**WRITTEN PROBLEM:**
Lay out everything in the listing below, from the line containing "In this visual, how" down to its end, as a JSON list of strings with one string per line and blank lines omitted.

[Some listing]
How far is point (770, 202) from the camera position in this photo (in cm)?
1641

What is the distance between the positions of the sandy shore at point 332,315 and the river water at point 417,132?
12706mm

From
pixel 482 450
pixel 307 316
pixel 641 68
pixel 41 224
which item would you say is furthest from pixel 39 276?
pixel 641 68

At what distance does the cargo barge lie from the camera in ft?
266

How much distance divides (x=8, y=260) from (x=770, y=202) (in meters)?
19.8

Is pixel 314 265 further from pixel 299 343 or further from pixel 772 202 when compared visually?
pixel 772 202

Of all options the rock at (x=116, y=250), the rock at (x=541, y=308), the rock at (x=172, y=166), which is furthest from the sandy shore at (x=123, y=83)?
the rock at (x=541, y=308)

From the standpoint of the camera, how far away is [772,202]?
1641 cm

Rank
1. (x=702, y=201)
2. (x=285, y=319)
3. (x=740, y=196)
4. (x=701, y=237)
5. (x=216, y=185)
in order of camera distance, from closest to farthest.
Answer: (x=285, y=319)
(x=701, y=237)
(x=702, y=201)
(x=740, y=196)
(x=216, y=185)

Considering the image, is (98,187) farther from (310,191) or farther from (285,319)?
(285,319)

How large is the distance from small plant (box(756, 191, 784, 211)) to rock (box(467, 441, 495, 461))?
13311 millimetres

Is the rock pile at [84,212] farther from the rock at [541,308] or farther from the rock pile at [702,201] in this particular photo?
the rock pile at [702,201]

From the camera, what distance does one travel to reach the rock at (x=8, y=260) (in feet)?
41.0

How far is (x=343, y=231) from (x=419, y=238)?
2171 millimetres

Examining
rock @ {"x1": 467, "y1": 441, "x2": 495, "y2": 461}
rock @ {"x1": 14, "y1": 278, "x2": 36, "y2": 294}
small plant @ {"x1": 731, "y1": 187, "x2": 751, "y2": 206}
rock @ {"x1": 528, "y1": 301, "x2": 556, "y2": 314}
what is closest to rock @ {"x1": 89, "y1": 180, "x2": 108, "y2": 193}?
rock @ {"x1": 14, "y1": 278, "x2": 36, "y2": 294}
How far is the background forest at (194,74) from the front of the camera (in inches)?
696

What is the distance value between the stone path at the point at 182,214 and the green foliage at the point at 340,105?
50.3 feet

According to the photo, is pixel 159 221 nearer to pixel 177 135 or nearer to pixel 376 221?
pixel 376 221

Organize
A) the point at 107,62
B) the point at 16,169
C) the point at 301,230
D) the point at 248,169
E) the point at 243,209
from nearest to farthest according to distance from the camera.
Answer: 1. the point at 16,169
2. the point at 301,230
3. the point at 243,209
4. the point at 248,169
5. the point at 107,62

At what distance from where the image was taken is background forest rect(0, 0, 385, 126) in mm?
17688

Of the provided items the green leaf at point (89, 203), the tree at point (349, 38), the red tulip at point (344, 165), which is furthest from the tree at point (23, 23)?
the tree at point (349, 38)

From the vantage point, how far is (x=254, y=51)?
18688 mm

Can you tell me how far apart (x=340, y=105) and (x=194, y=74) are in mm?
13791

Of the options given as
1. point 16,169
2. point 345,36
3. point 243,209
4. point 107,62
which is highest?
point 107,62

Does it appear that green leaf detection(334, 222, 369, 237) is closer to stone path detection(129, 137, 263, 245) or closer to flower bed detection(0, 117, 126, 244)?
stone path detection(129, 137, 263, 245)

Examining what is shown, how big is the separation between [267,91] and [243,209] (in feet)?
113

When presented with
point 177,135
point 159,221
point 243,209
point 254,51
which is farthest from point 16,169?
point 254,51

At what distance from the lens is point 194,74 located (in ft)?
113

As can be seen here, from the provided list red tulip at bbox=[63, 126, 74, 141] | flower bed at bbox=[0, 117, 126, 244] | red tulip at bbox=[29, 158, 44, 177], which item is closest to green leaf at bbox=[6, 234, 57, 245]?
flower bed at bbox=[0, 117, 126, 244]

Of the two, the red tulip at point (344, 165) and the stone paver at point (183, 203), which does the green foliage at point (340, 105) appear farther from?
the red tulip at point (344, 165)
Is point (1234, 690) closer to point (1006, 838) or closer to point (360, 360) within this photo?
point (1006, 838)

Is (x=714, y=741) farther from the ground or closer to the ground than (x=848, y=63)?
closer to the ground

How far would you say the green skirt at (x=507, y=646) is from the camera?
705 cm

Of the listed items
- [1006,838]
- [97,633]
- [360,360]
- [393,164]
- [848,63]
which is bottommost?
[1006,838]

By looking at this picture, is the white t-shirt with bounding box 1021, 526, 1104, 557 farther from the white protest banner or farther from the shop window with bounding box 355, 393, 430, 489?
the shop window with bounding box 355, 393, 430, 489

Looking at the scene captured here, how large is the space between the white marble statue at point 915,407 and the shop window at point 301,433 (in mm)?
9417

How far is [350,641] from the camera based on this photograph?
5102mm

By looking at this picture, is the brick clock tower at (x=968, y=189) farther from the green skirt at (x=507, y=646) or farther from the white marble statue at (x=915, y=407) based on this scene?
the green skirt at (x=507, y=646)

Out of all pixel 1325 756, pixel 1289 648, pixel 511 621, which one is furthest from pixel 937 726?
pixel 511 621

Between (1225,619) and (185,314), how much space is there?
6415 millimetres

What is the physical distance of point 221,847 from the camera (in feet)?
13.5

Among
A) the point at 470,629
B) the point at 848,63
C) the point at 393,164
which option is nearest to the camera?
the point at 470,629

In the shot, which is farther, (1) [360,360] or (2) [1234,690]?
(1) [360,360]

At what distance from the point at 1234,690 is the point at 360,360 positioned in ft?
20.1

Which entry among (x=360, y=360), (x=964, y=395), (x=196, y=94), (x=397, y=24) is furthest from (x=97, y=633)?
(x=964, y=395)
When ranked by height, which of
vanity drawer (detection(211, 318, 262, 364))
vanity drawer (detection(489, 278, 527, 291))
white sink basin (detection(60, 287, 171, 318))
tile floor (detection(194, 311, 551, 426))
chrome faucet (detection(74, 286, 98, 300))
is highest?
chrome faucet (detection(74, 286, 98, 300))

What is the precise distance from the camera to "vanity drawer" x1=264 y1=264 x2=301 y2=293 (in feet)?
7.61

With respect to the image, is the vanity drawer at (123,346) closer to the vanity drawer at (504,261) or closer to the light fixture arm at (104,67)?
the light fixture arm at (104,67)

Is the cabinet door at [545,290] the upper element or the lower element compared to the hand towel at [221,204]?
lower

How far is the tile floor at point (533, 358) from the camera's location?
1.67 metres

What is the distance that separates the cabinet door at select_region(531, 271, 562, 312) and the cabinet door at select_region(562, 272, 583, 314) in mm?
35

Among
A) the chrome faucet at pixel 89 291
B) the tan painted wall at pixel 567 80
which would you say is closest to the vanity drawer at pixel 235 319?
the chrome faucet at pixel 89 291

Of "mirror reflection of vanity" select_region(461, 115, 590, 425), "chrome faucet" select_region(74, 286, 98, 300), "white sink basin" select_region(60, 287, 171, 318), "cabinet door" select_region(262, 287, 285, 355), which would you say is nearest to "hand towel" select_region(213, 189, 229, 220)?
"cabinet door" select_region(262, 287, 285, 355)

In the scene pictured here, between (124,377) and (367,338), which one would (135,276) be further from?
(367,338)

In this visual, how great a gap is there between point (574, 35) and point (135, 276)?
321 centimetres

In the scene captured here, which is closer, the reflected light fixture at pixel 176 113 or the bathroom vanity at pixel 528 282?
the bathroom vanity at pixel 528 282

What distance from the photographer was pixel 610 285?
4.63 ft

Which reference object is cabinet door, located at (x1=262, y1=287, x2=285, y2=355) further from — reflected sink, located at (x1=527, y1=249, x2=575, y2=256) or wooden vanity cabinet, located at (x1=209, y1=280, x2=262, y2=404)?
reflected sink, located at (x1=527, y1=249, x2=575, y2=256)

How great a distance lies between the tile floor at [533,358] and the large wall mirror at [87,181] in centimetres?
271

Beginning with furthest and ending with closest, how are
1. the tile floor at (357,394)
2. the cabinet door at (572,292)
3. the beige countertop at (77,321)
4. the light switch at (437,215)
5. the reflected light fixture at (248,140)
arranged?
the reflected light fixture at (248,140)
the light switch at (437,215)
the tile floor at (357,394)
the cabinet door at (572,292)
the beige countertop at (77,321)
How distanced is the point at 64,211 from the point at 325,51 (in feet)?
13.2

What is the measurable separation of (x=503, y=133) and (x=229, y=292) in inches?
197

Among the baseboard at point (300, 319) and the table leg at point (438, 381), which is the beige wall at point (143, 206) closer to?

**WORKED ANSWER:**
[
  "In this visual, how great a gap is there between point (574, 35) and point (135, 276)?",
  "321 centimetres",
  "In the scene captured here, which is closer, the reflected light fixture at pixel 176 113 or the bathroom vanity at pixel 528 282?",
  "the bathroom vanity at pixel 528 282",
  "What distance from the photographer was pixel 610 285?",
  "4.63 ft",
  "Which reference object is cabinet door, located at (x1=262, y1=287, x2=285, y2=355) further from — reflected sink, located at (x1=527, y1=249, x2=575, y2=256) or wooden vanity cabinet, located at (x1=209, y1=280, x2=262, y2=404)?",
  "reflected sink, located at (x1=527, y1=249, x2=575, y2=256)",
  "How great a distance lies between the tile floor at [533,358] and the large wall mirror at [87,181] in centimetres?",
  "271",
  "Beginning with furthest and ending with closest, how are",
  "1. the tile floor at (357,394)",
  "2. the cabinet door at (572,292)",
  "3. the beige countertop at (77,321)",
  "4. the light switch at (437,215)",
  "5. the reflected light fixture at (248,140)",
  "arranged?",
  "the reflected light fixture at (248,140)",
  "the light switch at (437,215)",
  "the tile floor at (357,394)",
  "the cabinet door at (572,292)",
  "the beige countertop at (77,321)",
  "How distanced is the point at 64,211 from the point at 325,51 (in feet)?",
  "13.2",
  "What is the measurable separation of (x=503, y=133) and (x=229, y=292) in inches?",
  "197",
  "Among the baseboard at point (300, 319) and the table leg at point (438, 381), which is the beige wall at point (143, 206) closer to?"
]